Multi-view 3D Pose Measure 基于多目动作捕捉的毫米级运动评估测量

July 11, 2022

This technology uses the traditional computer vision multi-view 3D reconstruction and GAN motion capture technology. Based on the coarse monocular 3D motion capture, the data of multiple cameras are automatically frame synchronized to form the 3D motion capture data of multiple angles under the same time series, and then based on the principle of binocular visual depth detection, the 3D motion data is filtered and corrected, so as to realize the fine 3D measurable motion capture system of multiple cameras (see the following notes for the specific technical principle). This system can obtain the detailed motion analysis results from the athlete video taken by multiple cameras, such as the ankle distance at each time point, wrist movement speed and so on. This technology can obtain millimeter level real-time motion measurement data when the camera resolution reaches 2k and the shooting reaches 120 frames / s. This technology is applicable to the fine motion analysis of various professional training, such as javelin throwing events, broad jump, pole vault and other indoor and outdoor field events. At the same time, there are few restrictions on the application conditions. Four cameras can be set up easily. It can be directly set up and deployed when the tested players are single, and the area of the court is not larger than the size of the basketball court.

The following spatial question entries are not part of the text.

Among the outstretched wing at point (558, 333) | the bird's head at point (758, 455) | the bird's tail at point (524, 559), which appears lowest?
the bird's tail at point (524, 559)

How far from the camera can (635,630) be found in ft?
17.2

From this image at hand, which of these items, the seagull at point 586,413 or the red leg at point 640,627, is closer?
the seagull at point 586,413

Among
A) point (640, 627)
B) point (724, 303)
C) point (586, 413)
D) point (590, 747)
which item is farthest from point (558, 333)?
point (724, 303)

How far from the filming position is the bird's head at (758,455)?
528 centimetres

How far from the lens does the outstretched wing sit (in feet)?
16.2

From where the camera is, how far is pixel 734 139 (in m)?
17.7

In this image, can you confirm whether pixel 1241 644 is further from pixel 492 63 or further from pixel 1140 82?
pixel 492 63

本技术使用传统计算机视觉的多目三维重建技术和成熟的动作捕捉技术,将二者相结合。基于各个摄像机的粗略单目三维动作捕捉数据,将多摄像机的数据进行自动帧同步,构成同一时间序列下的多个角度的三维动作捕捉数据,而后基于多目视觉深度检测原理,进行三维动作数据的过滤和矫正,从而实现了多摄像机精细三维可测量动作捕捉系统(具体技术原理参见后文注释)。本系统可以从多摄像机拍摄的运动员视频,获得精细的动作分析结果,例如在各个时间点的踝关节距离、腕关节移动速度等等。本技术在摄像机分辨率达到2k,拍摄达到120帧/秒的情况下,可以获得毫米级的实时动作测量数据。本技术适用于各种专业训练的精细动作分析,例如标枪等投掷项目,跳远、撑杆跳等室内外场地项目。同时应用条件限制少,可以架设四个摄像机、被测运动员单一、面积不大于篮球场大小的场地都可以直接架设部署使用。

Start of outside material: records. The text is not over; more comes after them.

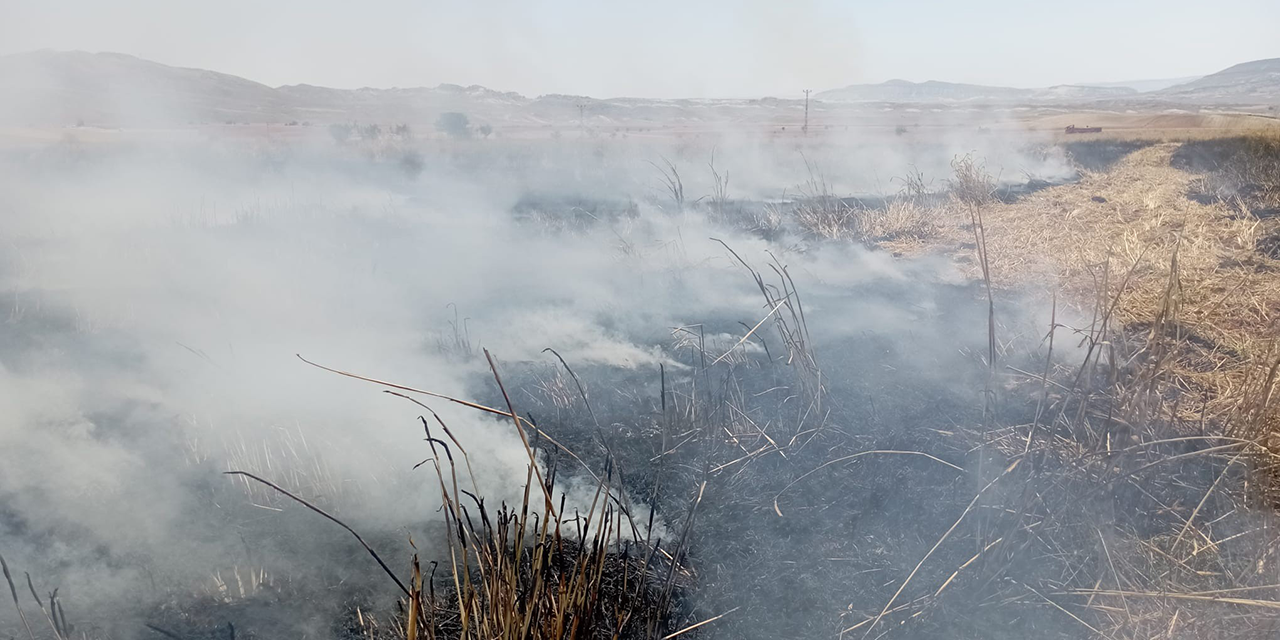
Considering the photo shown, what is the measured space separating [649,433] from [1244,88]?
13473 centimetres

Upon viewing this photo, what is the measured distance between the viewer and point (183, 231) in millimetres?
7078

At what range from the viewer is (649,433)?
2973 millimetres

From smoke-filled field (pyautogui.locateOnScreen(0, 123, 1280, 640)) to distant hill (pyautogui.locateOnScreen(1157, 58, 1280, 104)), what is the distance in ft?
296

Based on deep learning and human3.6m data set, 3D motion estimation of 16 key points of human body is carried out. In the case of single camera, the rough three-dimensional coordinate data of key points of human body in space are given.

Rotate the three-dimensional spatial position data of joint points of all action sequences to face the same direction (determined by the angle of shoulder joint relative to the longitudinal plane). Then, the matching calculation is carried out. The case of the smallest gap fitting in each sequence is taken as the case of time unified matching. All image sequences are clipped and matched into a group of time synchronized multi angle image sequences.

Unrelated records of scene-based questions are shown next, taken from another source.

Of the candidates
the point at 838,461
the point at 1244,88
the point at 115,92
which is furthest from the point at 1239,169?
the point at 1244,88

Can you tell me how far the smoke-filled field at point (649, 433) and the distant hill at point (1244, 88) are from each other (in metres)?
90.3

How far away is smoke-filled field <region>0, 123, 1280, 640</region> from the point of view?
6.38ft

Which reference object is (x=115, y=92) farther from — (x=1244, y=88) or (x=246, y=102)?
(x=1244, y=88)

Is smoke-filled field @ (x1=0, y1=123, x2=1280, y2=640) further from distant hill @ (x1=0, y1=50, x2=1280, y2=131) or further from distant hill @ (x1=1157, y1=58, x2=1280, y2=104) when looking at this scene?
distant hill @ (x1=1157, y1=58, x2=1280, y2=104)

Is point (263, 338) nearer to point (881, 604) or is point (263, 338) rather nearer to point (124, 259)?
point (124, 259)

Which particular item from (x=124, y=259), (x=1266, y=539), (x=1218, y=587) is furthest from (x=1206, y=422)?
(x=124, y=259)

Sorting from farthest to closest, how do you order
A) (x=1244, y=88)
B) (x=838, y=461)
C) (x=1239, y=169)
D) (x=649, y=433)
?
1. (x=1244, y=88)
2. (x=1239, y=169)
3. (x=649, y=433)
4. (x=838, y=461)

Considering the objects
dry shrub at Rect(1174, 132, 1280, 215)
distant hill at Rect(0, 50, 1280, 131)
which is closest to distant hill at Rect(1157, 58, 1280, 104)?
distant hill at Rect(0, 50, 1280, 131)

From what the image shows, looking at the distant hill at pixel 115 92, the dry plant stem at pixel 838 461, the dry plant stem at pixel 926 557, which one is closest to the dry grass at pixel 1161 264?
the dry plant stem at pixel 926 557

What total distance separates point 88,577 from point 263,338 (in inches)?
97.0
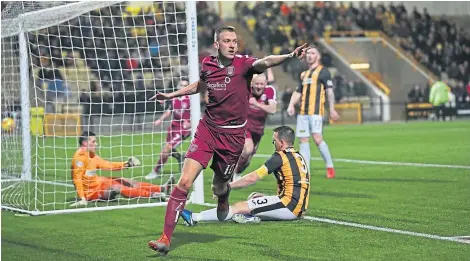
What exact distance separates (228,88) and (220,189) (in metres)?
1.09

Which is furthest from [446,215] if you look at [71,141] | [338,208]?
[71,141]

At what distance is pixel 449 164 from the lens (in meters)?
16.6

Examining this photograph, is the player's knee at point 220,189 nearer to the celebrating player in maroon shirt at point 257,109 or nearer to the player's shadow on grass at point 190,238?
the player's shadow on grass at point 190,238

Based on the principle of binocular triangulation ranging, binocular measurement is carried out by pairwise matching, and then supplemented into multi camera stereo vision measurement to measure the distance from each key point to the camera.

The 3d pose data of human key points in the synchronous time series are solved by Kalman filter and linear regression, or by deep learning, and the data of human key points that are highly consistent with the actual situation are obtained. Various action evaluation and measurement calculations are carried out according to the coordinates of key points.

注:

  1. 多目视觉深度检测原理
    基于对极几何的双目三角测距原理,两两匹配进行两两双目测量,而后补足成多目立体视觉测量,进行各关键点到摄像机的距离测量。
  2. 基于的三维动作捕捉原理
    基于深度学习和Human3.6M数据集,进行人体16关键点的三维动作估计。在单摄像机拍摄的情况下,给出人体关键点在空间中的粗略三维坐标数据。
  3. 多图像序列自动帧同步过程
    将所有动作序列的关节点三维空间位置数据,旋转到面朝一致的方向(由肩关节相对于纵平面的角度确定)。然后进行匹配计算,将各个序列中差距贴合最小的情况作为时间统一匹配的情况,将各个图像序列中开始时间最靠后的时刻作为起点时刻,将各个图像序列中结束时间最靠前的时刻作为终点时刻,剪裁所有图像序列,匹配成一组时间同步的多角度图像序列。
  4. 基于最小二乘、卡尔曼滤波或深度学习的误差去除原理
    将同步时间序列中的人体关键点三维空间位置数据,经过卡尔曼滤波和线性回归去抖,或者直接经过专业训练的三维动作数据集进行深度学习去抖,得到和实际情况高度符合的人体关键点三维空间位置数据,根据关键点的坐标进行各种动作评估测量计算。